Document text »
============================================================
EIGH very very slow --> suggesting an easy fix
danielhanchen opened this issue · 7 comments
This post extends #7339, where @yaroslavvb noticed first that EIGH was surprisingly slow in Scipy vs Numpy.
Anyways first post on Scipy for me!!! Hi all!
I checked Scipy's code on EIGH and how it was implemented. Everything was fine, HOWEVER, you need to add 2 extra lines (literally) of code to make it approx 2-4 times faster than the old Scipy version, and even faster than Numpy's.
Scipy uses:
- SYEVR if B = None and eigvals = None [Very slow non divide n conquer]
- SYEVD if B = not None and eigvals = None [Very Fasssttt divide n conquer]
- SYEVX if B = not None and eigvals = not None. [Slow as well]
There is a slight problem. It should be:
- SYEVD if B = None (identity) and eigvals = None [Very Fasssttt divide n conquer]
- SYEVD if B = not None and eigvals = None [Very Fasssttt divide n conquer]
- SYEVX else
In other words, I propose that Scipy scraps SYEVR completely, and replaces everything with SYEVD. You can keep SYEVR for RAM constraining machines.
An easy fix I tried is:
scipy.linalg.eigh(XTX, b = np.eye(len(XTX), dtype = X.dtype), turbo = True, check_finite = False)Which performs at most 3-4 times faster than doing this:
scipy.linalg.eigh(XTX, b = None, turbo = True, check_finite = False)Note, I also tried:
scipy.linalg.eigh(XTX, b = np.eye(len(XTX), dtype = np.int8), turbo = True, check_finite = False)Which is even slower (meaning you must make identity same dtype as XTX
So, a simple fix in Scipy would be simply:
def eigh(X, b.....):
if b is None:
b = np.eye(len(X), dtype = X.dtype)
....In terms of timing,
Also, this post flows on from pytorch/pytorch#11174, where I reported that PyTorch's SVD and GELS was slow and unstable.
I'm guessing your matrix size is a perfect power of 2. See section 2.5 in http://www.netlib.org/lapack/lawnspdf/lawn182.pdf
This speed issue is (unfortunately) input dependent and there are cases where the speed can be reversed. Hence we can't make a single choice for eigenvalue solvers.
Also for subset computations we need ?syevr hence it is going to be around.
@ilayn Thanks for the reply!
Nah, I tested multiple matrices including N = 200 (not power of 2), and N = 6,000 even (not power of 2). In all cases, Numpy was twice as fast.
============================================================
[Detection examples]
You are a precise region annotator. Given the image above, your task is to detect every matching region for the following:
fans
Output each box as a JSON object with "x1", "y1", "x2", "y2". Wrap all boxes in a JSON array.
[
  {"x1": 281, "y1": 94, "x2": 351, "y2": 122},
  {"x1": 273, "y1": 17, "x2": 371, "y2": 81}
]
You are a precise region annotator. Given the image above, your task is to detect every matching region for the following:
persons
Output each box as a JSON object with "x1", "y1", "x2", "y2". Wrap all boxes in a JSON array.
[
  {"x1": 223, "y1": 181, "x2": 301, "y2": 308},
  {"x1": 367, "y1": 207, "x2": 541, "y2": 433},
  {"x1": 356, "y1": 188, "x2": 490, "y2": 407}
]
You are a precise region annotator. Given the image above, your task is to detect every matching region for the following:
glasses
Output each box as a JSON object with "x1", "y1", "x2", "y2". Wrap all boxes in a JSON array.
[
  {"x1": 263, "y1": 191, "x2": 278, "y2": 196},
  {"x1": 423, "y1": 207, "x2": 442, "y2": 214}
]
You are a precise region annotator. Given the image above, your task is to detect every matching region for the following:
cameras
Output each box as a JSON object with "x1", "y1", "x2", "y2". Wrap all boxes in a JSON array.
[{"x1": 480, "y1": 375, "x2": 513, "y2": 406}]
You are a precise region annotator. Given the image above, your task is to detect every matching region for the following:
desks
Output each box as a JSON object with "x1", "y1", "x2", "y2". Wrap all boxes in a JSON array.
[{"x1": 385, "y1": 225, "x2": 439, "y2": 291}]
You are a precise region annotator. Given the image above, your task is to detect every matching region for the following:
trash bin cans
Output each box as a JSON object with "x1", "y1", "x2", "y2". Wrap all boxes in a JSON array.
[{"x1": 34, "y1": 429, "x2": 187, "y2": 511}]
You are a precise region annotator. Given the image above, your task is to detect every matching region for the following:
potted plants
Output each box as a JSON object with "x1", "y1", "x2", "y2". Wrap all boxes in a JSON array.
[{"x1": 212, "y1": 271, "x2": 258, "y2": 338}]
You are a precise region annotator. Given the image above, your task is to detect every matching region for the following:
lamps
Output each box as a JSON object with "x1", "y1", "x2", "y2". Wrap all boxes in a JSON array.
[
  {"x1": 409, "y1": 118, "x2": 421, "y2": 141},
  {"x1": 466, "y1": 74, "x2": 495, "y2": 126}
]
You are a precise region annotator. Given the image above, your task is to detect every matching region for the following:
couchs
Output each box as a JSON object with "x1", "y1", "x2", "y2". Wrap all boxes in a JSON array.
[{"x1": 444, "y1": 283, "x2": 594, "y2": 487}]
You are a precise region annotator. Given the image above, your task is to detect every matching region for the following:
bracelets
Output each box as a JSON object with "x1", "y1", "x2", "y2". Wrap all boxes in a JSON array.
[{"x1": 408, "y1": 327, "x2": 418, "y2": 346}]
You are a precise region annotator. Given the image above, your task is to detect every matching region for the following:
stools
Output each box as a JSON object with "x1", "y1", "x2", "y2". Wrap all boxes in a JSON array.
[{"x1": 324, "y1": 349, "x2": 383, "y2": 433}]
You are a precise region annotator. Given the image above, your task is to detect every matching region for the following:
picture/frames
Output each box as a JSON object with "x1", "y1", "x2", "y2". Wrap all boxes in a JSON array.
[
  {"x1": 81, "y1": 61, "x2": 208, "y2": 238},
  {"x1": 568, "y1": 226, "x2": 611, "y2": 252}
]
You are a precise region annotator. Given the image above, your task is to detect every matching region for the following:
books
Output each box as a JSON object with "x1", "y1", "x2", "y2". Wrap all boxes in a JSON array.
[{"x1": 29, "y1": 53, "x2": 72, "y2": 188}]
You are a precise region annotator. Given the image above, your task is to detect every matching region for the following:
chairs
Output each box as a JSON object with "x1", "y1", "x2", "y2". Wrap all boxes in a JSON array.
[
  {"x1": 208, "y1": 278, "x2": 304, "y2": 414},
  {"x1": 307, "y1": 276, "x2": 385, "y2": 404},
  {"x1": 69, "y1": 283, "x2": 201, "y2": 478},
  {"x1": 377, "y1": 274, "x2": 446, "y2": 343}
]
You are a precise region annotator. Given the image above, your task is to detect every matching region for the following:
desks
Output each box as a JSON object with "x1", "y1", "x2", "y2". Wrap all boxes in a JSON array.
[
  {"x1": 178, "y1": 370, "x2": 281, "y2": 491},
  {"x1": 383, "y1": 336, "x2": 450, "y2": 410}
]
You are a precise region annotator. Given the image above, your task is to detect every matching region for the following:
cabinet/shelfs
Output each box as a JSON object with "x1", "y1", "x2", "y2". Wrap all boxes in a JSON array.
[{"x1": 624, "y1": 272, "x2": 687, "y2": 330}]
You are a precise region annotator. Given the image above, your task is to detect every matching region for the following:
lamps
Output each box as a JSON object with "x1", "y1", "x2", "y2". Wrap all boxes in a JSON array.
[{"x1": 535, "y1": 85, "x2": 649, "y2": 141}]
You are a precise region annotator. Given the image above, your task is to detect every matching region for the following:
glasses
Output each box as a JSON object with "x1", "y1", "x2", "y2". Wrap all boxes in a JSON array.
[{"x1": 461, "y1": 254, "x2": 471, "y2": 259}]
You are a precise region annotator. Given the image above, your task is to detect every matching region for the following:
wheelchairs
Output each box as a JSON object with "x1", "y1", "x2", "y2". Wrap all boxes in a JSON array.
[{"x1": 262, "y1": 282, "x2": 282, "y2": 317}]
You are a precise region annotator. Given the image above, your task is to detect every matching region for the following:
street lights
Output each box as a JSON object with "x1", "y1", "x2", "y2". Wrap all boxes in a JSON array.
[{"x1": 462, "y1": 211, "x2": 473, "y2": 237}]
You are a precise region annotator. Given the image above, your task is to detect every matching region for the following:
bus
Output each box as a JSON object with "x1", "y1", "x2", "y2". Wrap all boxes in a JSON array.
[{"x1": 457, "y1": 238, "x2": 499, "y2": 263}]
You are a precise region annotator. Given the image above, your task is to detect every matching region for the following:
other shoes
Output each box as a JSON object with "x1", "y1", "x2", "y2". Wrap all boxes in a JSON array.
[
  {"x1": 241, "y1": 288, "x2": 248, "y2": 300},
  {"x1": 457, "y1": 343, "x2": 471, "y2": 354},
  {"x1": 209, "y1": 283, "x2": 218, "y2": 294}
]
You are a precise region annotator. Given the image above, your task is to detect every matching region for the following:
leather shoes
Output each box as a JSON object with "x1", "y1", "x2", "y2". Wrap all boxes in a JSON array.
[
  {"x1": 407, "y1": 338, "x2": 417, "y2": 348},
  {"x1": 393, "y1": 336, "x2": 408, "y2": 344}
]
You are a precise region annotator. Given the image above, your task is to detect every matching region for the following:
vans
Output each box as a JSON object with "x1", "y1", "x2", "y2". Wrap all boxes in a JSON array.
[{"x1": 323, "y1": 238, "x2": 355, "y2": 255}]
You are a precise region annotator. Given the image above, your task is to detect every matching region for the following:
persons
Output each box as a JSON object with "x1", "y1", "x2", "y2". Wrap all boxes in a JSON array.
============================================================
List of tasks »
- 1) Reproduce the EIGH issue word for word, from "I checked Scipy's" to "faster than Numpy's.", inclusive.
- 2) Which LAPACK eigenvalue routines does the EIGH issue name?
Work only from the EIGH issue itself.

Answer list »
- 1)
I checked Scipy's code on EIGH and how it was implemented. Everything was fine, HOWEVER, you need to add 2 extra lines (literally) of code to make it approx 2-4 times faster than the old Scipy version, and even faster than Numpy's.

- 2) SYEVR, SYEVD, SYEVX